Procalcitonin and C-reactive protein as markers of infection in systemic lupus erythematosus: the controversy continues

Abstract

Objective

The objective of this paper is to investigate the utility of serum procalcitonin (PCT) and C-reactive protein (CRP) as markers of infection in systemic lupus erythematosus (SLE) patients.

Patients and methods

Sixty-nine SLE patients with symptoms and signs of infection proved by culture and/or a favorable response to antibiotics and 69 SLE patients without infection were included. Serum PCT and plasma high-sensitivity CRP were assessed by an enzyme-linked immunosorbent assay.

Results

SLE patients with infection had a significantly higher level of CRP than those without infection ((median (IQR) 104.5 (25.5–100.9) and 10.3 (5.4–23.1) mg/l, respectively), p<0.001).

Conclusion

Serum PCT could not differentiate SLE patients with or without bacterial infection in this study, while the utility of CRP as a marker of infection has been confirmed.

Keywords

Procalcitonin (PCT)C-reactive protein (CRP)systemic lupus erythematous (SLE)infection

Introduction

Infections are a major cause of morbidity and mortality in systemic lupus erythematosus (SLE) patients.¹ Clinical features of infection may mimic those of active lupus, making it difficult to detect the coexistence of infection. Active lupus requires immunosuppressive therapy, whereas infection requires antibiotics and reduction of the doses of immunosuppressive drugs, a dilemma that necessitates proper timely diagnosis.²

C-reactive protein (CRP) production is an acute-phase reactant that has been proven useful for the detection of infection in immunocompromised individuals, and in the few specific diseases characterized by modest acute-phase responses such as SLE and ulcerative colitis.³ In some SLE manifestations, however, notably arthritis and serositis, CRP levels may rise.⁴

Procalcitonin (PCT) is a 116 amino acid peptide with a sequence identical to the prohormone of calcitonin.
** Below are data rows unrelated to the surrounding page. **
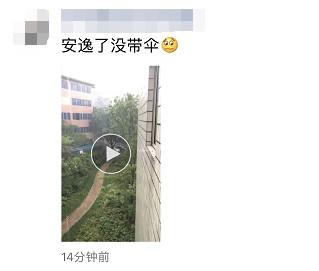 暴雨来了!泸州古蔺昨天38.7℃,创今年高温纪录!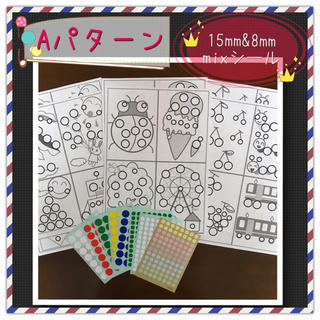【知育玩具】シール貼り台紙(小)Aパターン15㎜&8㎜mixシール おうちモンテ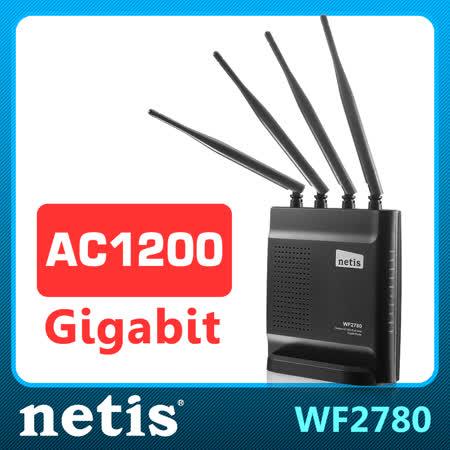netis WF2780 AC1200雙頻Gigabit無線分享器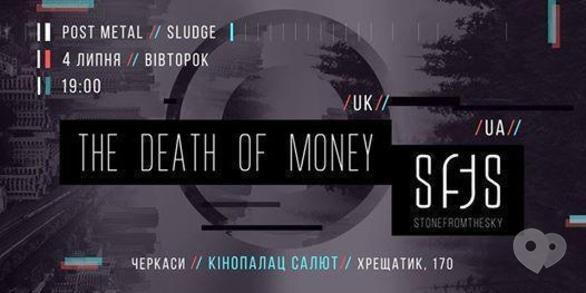 Концерт - The Death of Money & stonefromthesky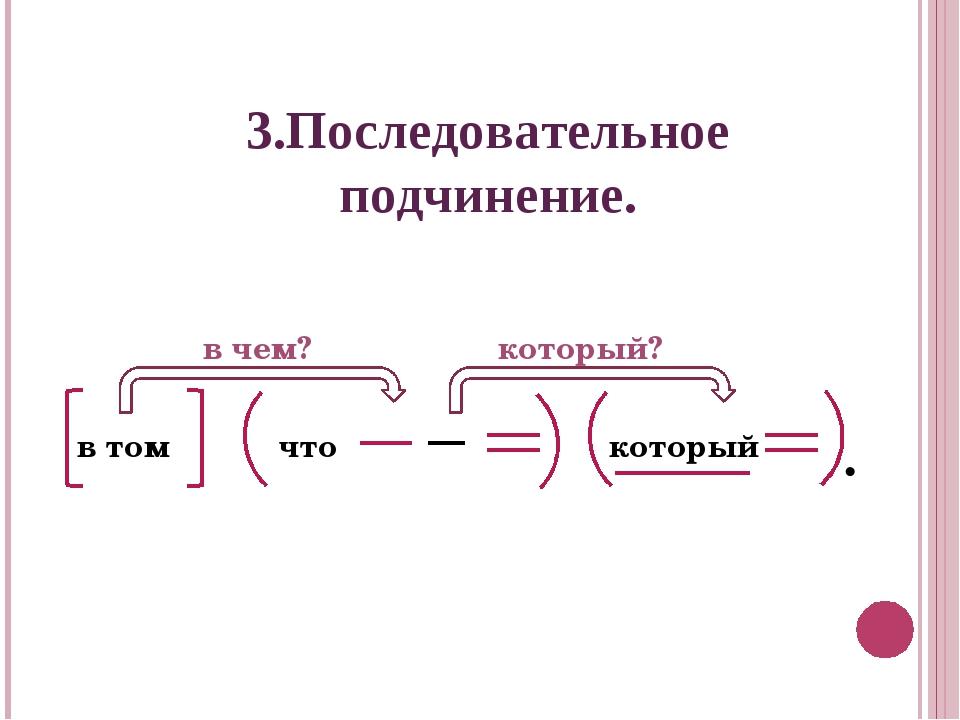 3.Последовательное подчинение.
PCT itself, however, has no known hormonal activity. Under normal metabolic conditions, PCT is found only in the C cell of the thyroid gland. Plasma PCT levels in healthy humans are negligible.⁵ In systemic bacterial infections, PCT is secreted from all parenchymal tissues and different cell types of the body and its levels increase as early as within three hours, and persist for several days. PCT levels > 0.5 ng/ml strongly suggest the presence of bacterial infection, on the other hand, PCT levels are not reliable in the diagnosis of viral or fungal infections.⁶

The ability of PCT to differentiate systemic bacterial infection from lupus flares in SLE is controversial.^7–12 Also, regarding the sensitivity and specificity of PCT and CRP in the diagnosis of infection in SLE patients, there has been debate as to whether PCT is superior,^8,11 inferior⁹ or comparable to CRP.¹³

The aim of this work is to investigate the utility of serum PCT and CRP as markers of infection in SLE patients.

Patients and methods

Participants

A prospective study was conducted between July 2014 and August 2015, in which 138 consecutive SLE patients with or without infection (94.9% females) aged 14–59 years were recruited from the follow-up clinic or the inpatient ward of the Rheumatology and Rehabilitation Department, Cairo University Hospital. Diagnosis of SLE was based on the Systemic Lupus International Collaborating Clinics classification criteria (SLICC) for SLE.¹⁴ Two groups of patients were studied. The first group consisted of 69 patients with symptoms and signs of infection proved by culture and/or a favorable response to antibiotics, whereas the second group consisted of 69 patients with no evidence of infection. Patients with severe trauma, major burns or major surgery; viral, parasitic, fungal infections; or an uncertain diagnosis of infection and end-stage liver disease were excluded. All patients gave informed consent to participate in the study. The protocol of the study has been approved by the local ethics committee and conforms to the provisions of the Medical Association of Helsinki.

Methods

Patients underwent full history taking, clinical examination and laboratory investigations including complete blood count, serum alanine aminotransferase, aspartate aminotransferase, albumin, creatinine, serum complement components C3 and C4, urine analysis and 24-hour urinary proteins. Disease activity was assessed using the Systemic Lupus Erythematosus Disease Activity Index (SLEDAI) and organ damage using the SLICC/American College of Rheumatology Damage Index (SLICC/ACR DI).¹⁵

In patients with infection, serum samples were obtained within the first 48 hours of symptoms suggestive of infection before initiation of antibiotics. Serum PCT was measured using the Glory Science Co PCT enzyme-linked immunosorbent assay (ELISA) kit (Hong Kong, China), with a detection limit of 0.04 ng/ml. PCT is not available at our hospital as a routine laboratory test for infection. PCT ELISA kits were specifically provided for this study. Positive and negative controls were included in the kit. High-sensitivity CRP was measured using the Immunospec high-sensitivity CRP ELISA kit (Los Angeles, CA, USA) with a detection limit of 0.1 mg/l. Biological samples were obtained from the site of infection and sent to the laboratory for culture and sensitivity testing. Bacterial infection was diagnosed based on clinical manifestations and positive cultures and/or response to antibiotics.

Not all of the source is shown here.